The service, en route from Kathmandu to Pokhara, a hub for religious pilgrims and trekkers, experienced a fatal accident, marking one of Nepal’s worst aeroplane disasters in three decades. Among the victims were two infants, four crew members, and 15 foreign nationals, with no survivors. Five Indian nationals were also among those who lost their lives.

According to the Investigation Commission’s report, the most probable cause of the accident was the unintentional movement of both condition levers to the feathered position during flight. This action resulted in the feathering of both propellers, causing a loss of thrust, subsequent aerodynamic stall, and collision with the terrain.

Prasad Bastola, an aeronautical engineer and commission member, explained this saying that due to a mistake of the pilots, the engines went into idle mode, ceasing to produce thrust. However, due to the aircraft’s momentum, it continued to fly for up to 49 seconds before crashing.

The investigation also underscored broader concerns about a lack of standard operating procedures and awareness among pilots. Yeti Airlines operated the aircraft, an ATR 72 with engines manufactured in Canada by Pratt & Whitney Canada. It’s noteworthy that Nepali airlines have been barred from the European Union airspace since 2013 due to safety concerns.
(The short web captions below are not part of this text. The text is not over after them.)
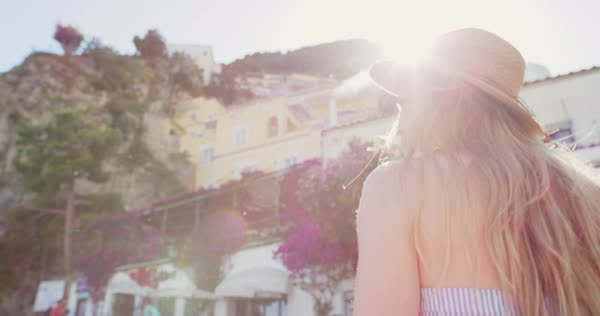 Beautiful woman looking up at view of Positano Amalfi Coast Royalty-free stock video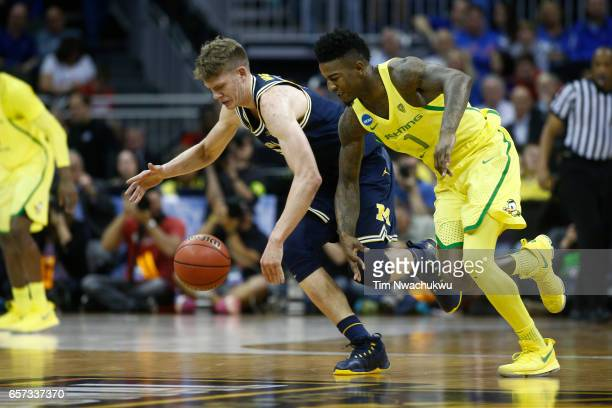 Jordan Bell of the Oregon Ducks and Moritz Wagner of the Michigan Wolverines chase a loose ball during the 2017 NCAA Men's Basketball Tournament held...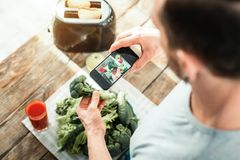 Useful ergonomic cellphone making photo. I will remember. Useful ergonomic cellphone making photo being above vegetables Stock Images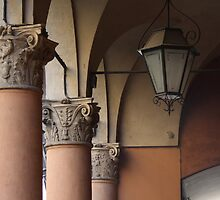 three columns and a streetlight by fabio piretti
The report, submitted to the Minister for Culture, Tourism, and Civil Aviation, Sudan Kirati, after eight months and three days of investigation, sheds light on critical safety deficiencies. The tragic incident marked the 104th crash in Nepali skies and is ranked as the third-largest in terms of casualties.

Minister Kirati has directed strict implementation of the commission’s suggestions to prevent future accidents caused by human error and operational deficiencies, emphasizing the need for enhanced safety protocols in Nepal’s aviation sector.